Give Honors a Try! students may be able to participate in future study abroad experiences offered to CCAC honors students. The latest such trip occurred in January 2020, when a group of 12 students embarked on the adventure of a lifetime when they journeyed to India for an 11-day international study tour. It was the third time in four years that the college’s Honors Program students have traveled to India. The students prepared by taking three honors courses: a political science course comparing the politics and cultures of the U.S. and India, a service learning course focused on community service projects for two nongovernmental organizations (NGOs) in India, and an art appreciation course conducted during the trip. The students visited many cultural and historical sites in the Golden Triangle cities of Delhi, Jaipur, and Agra in the northwest part of India. For example, in Agra, they visited the exquisite Taj Mahal, one of the New Seven Wonders of the World.

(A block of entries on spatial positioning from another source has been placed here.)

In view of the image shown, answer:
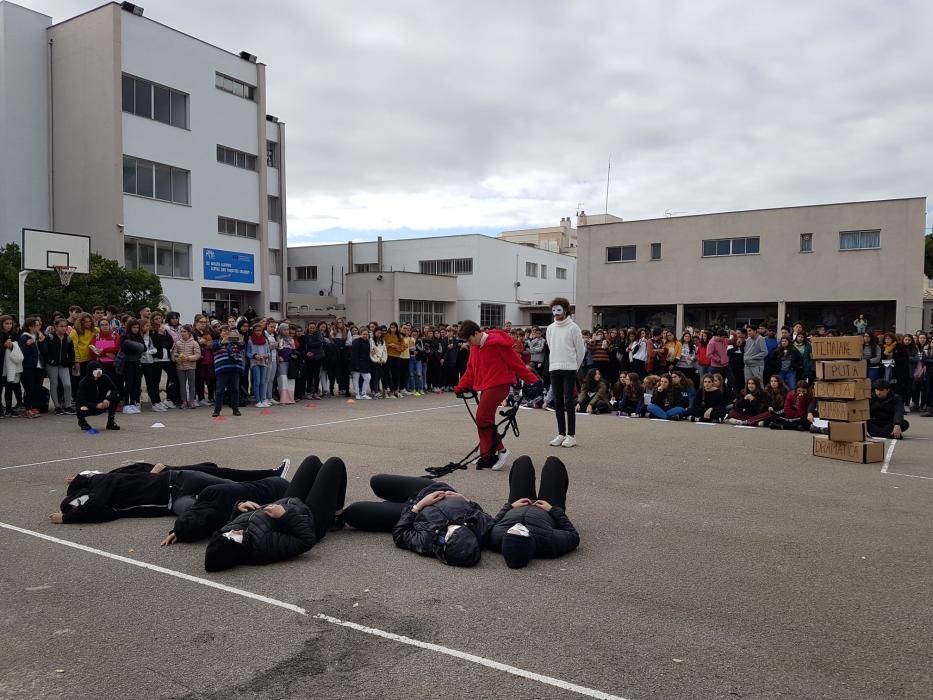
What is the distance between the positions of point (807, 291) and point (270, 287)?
28028 mm

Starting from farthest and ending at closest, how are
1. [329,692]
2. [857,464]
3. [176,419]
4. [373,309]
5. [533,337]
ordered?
[373,309], [533,337], [176,419], [857,464], [329,692]

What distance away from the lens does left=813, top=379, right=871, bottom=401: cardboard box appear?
1004 centimetres

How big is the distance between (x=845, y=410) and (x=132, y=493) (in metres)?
8.95

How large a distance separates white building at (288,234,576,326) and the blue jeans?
35963 millimetres

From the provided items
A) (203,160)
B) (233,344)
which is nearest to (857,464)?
(233,344)

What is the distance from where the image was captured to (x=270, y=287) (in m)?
40.9

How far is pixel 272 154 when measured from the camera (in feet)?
141

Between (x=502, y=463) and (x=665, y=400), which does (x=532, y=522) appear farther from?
(x=665, y=400)

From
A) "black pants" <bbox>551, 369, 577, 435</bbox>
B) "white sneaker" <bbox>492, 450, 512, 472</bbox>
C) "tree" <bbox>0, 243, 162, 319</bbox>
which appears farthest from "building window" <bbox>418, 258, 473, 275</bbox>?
"white sneaker" <bbox>492, 450, 512, 472</bbox>

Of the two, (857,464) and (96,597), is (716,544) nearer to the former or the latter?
(96,597)

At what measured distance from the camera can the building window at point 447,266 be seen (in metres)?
55.5

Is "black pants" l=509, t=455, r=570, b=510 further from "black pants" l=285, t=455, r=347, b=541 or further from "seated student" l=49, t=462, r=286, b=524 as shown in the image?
"seated student" l=49, t=462, r=286, b=524

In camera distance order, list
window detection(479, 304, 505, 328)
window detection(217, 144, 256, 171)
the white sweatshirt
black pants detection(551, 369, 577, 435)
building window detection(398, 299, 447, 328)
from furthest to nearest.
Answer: window detection(479, 304, 505, 328) < building window detection(398, 299, 447, 328) < window detection(217, 144, 256, 171) < black pants detection(551, 369, 577, 435) < the white sweatshirt

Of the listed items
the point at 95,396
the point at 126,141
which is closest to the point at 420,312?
the point at 126,141
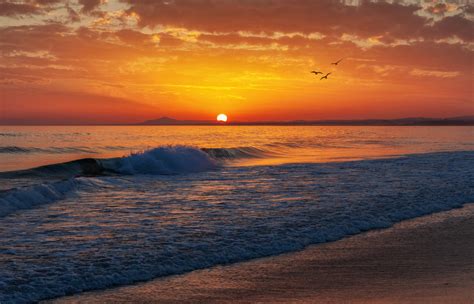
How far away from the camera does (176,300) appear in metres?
6.11

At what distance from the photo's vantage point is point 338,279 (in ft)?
22.7

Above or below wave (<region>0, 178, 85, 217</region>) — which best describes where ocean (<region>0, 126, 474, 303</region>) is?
below

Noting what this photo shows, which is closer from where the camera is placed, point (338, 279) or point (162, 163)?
point (338, 279)

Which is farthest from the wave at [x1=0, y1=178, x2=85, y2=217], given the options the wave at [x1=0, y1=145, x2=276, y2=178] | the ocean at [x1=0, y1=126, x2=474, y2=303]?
the wave at [x1=0, y1=145, x2=276, y2=178]

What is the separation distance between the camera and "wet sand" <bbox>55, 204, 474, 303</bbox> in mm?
6141

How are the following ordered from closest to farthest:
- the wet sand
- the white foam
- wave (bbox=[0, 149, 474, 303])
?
the wet sand, wave (bbox=[0, 149, 474, 303]), the white foam

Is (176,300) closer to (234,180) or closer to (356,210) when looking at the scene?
(356,210)

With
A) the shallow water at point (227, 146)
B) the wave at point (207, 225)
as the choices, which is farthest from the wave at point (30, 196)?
the shallow water at point (227, 146)

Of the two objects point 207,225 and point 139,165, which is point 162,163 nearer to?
point 139,165

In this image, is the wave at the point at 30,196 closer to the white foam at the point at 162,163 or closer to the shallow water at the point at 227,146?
the white foam at the point at 162,163

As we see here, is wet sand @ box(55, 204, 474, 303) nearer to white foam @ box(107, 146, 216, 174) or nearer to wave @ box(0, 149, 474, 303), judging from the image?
wave @ box(0, 149, 474, 303)

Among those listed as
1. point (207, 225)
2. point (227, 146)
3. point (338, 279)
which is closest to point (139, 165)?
point (207, 225)

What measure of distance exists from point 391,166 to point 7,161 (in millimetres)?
24262

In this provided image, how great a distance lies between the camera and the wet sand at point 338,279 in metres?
6.14
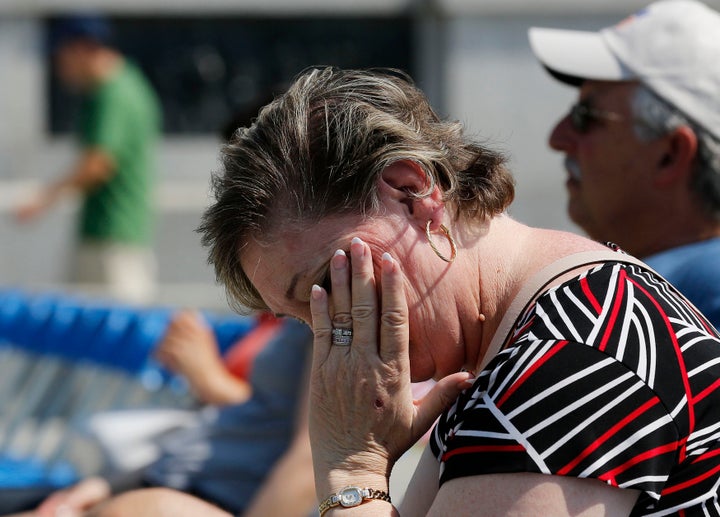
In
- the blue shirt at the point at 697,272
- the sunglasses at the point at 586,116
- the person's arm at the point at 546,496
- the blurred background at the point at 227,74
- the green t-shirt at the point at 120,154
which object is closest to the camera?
the person's arm at the point at 546,496

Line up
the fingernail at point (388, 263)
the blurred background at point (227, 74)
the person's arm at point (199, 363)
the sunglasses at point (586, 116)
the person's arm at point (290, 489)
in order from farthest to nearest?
the blurred background at point (227, 74) → the person's arm at point (199, 363) → the sunglasses at point (586, 116) → the person's arm at point (290, 489) → the fingernail at point (388, 263)

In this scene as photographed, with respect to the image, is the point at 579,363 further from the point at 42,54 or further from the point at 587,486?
the point at 42,54

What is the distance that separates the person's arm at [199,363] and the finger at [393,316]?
2243mm

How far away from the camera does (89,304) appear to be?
213 inches

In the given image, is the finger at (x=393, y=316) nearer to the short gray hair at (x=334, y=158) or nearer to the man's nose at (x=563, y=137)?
the short gray hair at (x=334, y=158)

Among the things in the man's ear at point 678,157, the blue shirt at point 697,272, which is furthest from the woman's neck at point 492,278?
the man's ear at point 678,157

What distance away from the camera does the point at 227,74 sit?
10766 millimetres

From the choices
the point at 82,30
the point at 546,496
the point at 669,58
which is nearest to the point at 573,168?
the point at 669,58

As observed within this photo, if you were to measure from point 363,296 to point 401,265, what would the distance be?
0.26 feet

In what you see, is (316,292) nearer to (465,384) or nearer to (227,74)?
(465,384)

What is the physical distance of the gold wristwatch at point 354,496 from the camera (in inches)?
68.8

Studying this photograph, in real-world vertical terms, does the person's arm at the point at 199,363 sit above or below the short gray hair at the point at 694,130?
below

“The students were really excited and were in awe at the vastness and beauty of the monument,” said Srujana Kanjula, CCAC Professor of Political Science and Sociology, who organized the trip and served as translator. She described the study tour as “transformative,” in part because the students saw so many people living in poverty who appeared to be happy and living in harmony with one another. Another impressive cultural and historical site they visited was Amber Fort, where the travelers rode on elephants to reach the hilltop palace.

CCAC Honors students Aniekwe Chinedu Jude (left) and Adriana Venacto (middle) take elephant ride to hilltop palace at Amber Fort

As exciting as the sightseeing was, the highlight for many of the students was visiting the NGOs, where they performed community service. In Delhi, they visited Swami Sivananda Memorial Institute, an NGO devoted to empowering women and children to break the cycle of poverty. The students spent an entire day helping at the NGO, which provides hot food to about 20,000 impoverished children every day. The group also visited the world headquarters of Jaipur Foot, an NGO that has rehabilitated more than 1.78 million disabled individuals. There, they saw how artificial limbs are made and provided at no cost, thereby enabling amputees to walk again. In addition, the students volunteered in the community kitchen at Gurudwara, a Sikh temple that feeds thousands of disadvantaged people daily.

CCAC Honors students (from left: Samantha Graves, Melanie Kostopolos, and Adriana Venacto) roll out rotis (Indian bread) in community kitchen at Gurudwara Sikh temple

In the reflective essays they wrote upon returning to the United States, the students expressed a new appreciation for everything they have as well as a greater understanding and empathy for people of other cultures and socioeconomic status. “The vast differences between the United States and India left me in culture shock almost the entire time we were there,” wrote Melanie Kostopolos, who recently graduated with an Associate of Science in mathematics and sciences. “The experiences I gained in India have left me deeply humbled, and I am forever changed. Education needs to include life experiences to be complete.”

Lead image: CCAC Honors students and faculty members in front of Taj Mahal during their study tour of India, January 2020

Margaret Anderson is a Promotions Writer, Public Relations and Marketing, at Community College of Allegheny County in Pittsburgh, Pennsylvania.

Opinions expressed in Member Spotlight are those of the author(s) and do not necessarily reflect those of the League for Innovation in the Community College.